Die Schweiz, eine Nation von Faulenzern? Das ist der Tenor mehrerer Medienberichte der letzten Wochen. Der Grund: Die Teilzeitarbeit nimmt zu – auch bei Männern. Unter dem Strich ist das Arbeitsvolumen allerdings gestiegen. Denn im Gegensatz zu den Männern arbeiten die Frauen heute mehr als früher.
Fast vergessen geht in der aktuellen Debatte zudem die Tatsache, dass bei den Männern ein 100-Prozent-Pensum weiterhin Standard ist. Das gilt – paradoxerweise – erst recht für Väter.
Einer von ihnen ist Simone Bottan (39). Bevor er Vater wurde, hatte der Bioingenieur bereits ein Baby: sein Start-up. Die Jungfirma beanspruchte ihn von früh bis spät und darüber hinaus. Drei Jahre später, im Jahr 2018, kam dann sein erster Sohn auf die Welt. Seine Partnerin reduzierte ihr Pensum auf 80 Prozent. Bottan dagegen arbeitet weiterhin Vollzeit.
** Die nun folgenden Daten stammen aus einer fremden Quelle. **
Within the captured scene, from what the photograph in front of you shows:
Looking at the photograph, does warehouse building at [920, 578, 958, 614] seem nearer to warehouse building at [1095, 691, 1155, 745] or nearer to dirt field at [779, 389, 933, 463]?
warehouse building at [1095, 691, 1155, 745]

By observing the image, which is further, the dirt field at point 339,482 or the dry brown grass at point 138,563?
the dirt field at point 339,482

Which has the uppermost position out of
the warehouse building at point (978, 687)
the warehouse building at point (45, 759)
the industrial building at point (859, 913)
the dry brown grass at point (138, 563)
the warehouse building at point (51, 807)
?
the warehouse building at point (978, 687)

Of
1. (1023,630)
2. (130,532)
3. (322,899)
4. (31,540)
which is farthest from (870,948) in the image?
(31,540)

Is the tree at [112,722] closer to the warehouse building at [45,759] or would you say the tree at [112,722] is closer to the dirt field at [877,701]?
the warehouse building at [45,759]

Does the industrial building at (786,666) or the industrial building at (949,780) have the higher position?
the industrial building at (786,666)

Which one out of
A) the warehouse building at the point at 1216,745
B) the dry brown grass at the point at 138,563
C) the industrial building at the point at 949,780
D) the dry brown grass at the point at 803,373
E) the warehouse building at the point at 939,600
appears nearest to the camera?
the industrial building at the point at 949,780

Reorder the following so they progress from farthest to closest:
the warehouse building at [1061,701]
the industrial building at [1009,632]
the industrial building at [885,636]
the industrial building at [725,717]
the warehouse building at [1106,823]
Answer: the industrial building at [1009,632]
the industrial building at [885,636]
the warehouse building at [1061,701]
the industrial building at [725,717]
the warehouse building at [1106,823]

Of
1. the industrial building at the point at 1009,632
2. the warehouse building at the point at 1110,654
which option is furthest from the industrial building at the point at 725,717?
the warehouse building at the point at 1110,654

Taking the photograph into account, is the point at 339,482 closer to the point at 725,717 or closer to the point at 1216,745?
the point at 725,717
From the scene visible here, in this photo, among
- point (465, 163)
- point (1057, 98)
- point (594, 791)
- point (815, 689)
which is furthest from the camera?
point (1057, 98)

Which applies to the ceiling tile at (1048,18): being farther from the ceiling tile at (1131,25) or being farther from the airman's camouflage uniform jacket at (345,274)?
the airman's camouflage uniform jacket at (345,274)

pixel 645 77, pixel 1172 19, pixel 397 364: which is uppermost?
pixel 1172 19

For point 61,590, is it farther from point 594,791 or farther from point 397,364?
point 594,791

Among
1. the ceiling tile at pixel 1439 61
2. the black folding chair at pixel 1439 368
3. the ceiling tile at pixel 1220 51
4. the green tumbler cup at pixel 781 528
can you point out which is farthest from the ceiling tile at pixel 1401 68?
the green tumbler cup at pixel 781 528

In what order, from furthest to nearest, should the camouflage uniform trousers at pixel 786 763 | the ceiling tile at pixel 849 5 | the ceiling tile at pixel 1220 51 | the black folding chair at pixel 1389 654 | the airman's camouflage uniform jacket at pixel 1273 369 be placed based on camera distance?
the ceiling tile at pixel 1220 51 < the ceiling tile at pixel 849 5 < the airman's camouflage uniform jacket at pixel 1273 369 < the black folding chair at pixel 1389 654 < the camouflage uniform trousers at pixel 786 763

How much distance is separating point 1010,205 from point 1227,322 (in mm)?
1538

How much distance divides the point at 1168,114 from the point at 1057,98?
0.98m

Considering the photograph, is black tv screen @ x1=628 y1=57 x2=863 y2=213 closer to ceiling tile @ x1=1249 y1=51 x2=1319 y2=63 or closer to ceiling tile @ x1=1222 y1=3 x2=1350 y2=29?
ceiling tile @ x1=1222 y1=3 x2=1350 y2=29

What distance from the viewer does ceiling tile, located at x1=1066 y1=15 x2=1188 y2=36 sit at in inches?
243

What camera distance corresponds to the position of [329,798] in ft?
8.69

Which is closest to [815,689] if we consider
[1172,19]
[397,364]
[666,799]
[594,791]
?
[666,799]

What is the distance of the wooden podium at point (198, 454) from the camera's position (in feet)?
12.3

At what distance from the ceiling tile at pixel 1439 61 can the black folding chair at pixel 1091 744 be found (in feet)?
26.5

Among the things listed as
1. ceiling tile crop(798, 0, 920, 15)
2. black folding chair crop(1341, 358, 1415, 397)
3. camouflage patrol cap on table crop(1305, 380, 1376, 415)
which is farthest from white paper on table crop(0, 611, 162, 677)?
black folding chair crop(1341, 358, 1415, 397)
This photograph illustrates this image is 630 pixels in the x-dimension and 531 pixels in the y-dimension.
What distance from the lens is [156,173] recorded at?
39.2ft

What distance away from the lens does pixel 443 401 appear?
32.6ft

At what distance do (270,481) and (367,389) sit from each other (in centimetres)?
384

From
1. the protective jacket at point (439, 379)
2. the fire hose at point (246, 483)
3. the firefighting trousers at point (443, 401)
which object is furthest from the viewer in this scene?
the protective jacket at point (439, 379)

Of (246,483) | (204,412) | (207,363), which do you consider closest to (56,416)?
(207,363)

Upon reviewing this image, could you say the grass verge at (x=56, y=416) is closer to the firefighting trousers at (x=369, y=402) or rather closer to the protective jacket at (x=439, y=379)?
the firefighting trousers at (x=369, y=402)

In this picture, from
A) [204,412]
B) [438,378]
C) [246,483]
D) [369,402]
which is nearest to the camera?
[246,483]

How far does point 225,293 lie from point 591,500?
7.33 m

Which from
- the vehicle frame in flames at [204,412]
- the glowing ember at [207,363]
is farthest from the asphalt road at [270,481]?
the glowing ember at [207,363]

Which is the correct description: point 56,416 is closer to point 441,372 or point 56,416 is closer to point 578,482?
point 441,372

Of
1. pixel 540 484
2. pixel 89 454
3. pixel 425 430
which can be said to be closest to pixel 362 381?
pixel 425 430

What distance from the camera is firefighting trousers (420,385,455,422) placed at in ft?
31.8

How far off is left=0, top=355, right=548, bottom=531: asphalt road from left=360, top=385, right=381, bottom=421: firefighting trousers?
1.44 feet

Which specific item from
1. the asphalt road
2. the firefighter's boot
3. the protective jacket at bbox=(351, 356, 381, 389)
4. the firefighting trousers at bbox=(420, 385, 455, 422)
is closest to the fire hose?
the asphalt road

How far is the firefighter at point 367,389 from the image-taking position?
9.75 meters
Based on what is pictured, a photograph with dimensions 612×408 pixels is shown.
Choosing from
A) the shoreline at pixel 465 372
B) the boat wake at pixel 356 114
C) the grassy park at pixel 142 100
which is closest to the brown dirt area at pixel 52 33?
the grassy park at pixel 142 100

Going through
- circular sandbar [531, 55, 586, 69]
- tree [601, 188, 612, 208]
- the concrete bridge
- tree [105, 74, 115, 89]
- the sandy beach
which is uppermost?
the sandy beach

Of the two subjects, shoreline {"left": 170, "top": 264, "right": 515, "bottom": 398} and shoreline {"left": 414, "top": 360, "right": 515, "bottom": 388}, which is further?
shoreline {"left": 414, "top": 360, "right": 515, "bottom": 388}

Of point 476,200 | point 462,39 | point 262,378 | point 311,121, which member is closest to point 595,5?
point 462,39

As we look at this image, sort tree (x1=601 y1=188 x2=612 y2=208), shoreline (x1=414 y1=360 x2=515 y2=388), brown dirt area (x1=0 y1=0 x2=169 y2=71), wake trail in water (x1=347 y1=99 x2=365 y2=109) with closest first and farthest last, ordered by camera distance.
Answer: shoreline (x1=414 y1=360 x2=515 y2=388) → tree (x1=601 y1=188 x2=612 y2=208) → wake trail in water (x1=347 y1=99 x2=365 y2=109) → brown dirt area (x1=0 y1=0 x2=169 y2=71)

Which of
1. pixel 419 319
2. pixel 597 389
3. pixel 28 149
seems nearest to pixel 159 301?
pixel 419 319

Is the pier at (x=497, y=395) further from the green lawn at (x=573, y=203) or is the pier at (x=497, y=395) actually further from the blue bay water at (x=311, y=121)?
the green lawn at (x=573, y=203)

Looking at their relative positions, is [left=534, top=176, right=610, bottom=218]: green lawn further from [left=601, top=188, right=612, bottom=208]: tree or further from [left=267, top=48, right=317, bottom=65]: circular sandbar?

«Für mich war klar, dass ich auch mit Kindern 100 Prozent arbeiten werde», sagt er. Und dies nicht nur, weil in seiner Heimat Italien reduzierte Pensen unüblich sind, sondern auch, «weil es als Chef eines Start-ups meinen vollen Einsatz braucht». Mit seiner Firma tüftelt der ETH-Absolvent an einer Schutzhülle für Implantate. Ob das Start-up überlebe oder nicht, hänge von ihm ab, sagt Bottan. «Wenn es nicht vorwärtsgeht, scheitern wir.»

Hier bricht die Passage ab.